What the exercise asks: Copy out the passage about CI testing use cases in full, word for word.

Provided passage:

So when it comes to CI, there are two/three use cases that need to be considered.

1. Testing a changes to D or libphobos prior to committing to gcc mainline/branch.

2. Testing the mainline (master) branch, either periodically, every commit, or after a specific commit (such as the daily bump).

3. Testing the release branches of gcc (releases/gcc-9, releases/gcc-10, ...).

I am least bothered by having [1] covered.  I have enough faith that people who send patches have at least done some level of due diligence of testing their changes prior to submitting.  So I think the focus should only be on the frequent testing of mainline, and infrequent testing of release branches.

Dataset content:

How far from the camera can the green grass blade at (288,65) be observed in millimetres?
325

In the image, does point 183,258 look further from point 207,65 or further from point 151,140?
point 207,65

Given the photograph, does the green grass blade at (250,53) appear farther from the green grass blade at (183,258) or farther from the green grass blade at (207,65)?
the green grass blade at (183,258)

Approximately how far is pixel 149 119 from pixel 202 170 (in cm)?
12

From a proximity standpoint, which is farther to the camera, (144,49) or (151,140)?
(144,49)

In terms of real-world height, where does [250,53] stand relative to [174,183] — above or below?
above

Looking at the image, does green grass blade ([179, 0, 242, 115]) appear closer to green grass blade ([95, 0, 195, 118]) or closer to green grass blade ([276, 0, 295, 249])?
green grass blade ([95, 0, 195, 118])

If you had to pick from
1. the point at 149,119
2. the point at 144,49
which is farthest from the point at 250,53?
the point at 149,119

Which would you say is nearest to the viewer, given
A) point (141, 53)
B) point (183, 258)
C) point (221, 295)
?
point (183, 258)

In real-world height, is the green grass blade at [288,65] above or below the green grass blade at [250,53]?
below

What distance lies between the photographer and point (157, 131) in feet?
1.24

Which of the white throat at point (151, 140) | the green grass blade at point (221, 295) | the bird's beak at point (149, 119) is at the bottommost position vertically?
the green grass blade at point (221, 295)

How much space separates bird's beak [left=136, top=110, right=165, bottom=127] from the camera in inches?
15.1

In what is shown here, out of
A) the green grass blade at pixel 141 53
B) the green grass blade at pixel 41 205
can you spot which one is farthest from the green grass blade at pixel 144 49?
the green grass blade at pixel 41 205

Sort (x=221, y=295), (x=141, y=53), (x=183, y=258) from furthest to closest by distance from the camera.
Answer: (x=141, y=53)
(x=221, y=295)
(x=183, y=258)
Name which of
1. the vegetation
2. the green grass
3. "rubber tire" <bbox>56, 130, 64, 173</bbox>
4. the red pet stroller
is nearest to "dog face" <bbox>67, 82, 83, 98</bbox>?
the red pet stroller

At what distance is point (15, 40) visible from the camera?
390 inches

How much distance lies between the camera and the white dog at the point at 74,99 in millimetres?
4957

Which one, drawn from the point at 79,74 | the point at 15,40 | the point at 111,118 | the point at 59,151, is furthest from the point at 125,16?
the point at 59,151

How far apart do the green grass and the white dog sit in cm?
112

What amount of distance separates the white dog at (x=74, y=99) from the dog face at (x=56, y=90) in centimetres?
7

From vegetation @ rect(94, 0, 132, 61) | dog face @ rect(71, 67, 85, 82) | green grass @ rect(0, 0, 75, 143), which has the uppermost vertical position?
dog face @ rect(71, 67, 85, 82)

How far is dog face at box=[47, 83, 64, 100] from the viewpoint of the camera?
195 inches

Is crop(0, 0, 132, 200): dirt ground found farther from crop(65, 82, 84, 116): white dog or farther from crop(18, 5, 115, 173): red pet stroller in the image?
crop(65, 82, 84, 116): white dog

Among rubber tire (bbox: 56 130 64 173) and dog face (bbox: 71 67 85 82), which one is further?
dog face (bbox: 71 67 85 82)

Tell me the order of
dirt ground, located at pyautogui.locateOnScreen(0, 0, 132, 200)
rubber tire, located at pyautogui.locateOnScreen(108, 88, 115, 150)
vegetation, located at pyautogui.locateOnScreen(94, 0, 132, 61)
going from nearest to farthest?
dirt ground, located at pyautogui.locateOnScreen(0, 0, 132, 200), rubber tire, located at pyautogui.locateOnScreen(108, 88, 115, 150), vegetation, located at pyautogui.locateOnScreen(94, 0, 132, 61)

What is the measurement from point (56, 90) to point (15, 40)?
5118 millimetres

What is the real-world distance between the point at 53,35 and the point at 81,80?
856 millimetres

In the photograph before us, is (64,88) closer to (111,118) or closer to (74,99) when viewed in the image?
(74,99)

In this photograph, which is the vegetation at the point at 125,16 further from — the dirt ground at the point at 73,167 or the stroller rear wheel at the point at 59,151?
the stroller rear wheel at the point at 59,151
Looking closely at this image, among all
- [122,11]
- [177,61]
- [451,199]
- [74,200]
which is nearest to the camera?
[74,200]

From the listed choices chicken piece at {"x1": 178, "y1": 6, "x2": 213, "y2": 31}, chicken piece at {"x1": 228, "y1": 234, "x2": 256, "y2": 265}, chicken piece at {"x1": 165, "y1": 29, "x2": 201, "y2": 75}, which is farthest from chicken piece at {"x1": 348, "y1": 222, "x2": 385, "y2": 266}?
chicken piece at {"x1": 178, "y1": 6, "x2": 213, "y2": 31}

Completed exercise:
So when it comes to CI, there are two/three use cases that need to be considered.

1. Testing a changes to D or libphobos prior to committing to gcc mainline/branch.

2. Testing the mainline (master) branch, either periodically, every commit, or after a specific commit (such as the daily bump).

3. Testing the release branches of gcc (releases/gcc-9, releases/gcc-10, ...).

I am least bothered by having [1] covered.  I have enough faith that people who send patches have at least done some level of due diligence of testing their changes prior to submitting.  So I think the focus should only be on the frequent testing of mainline, and infrequent testing of release branches.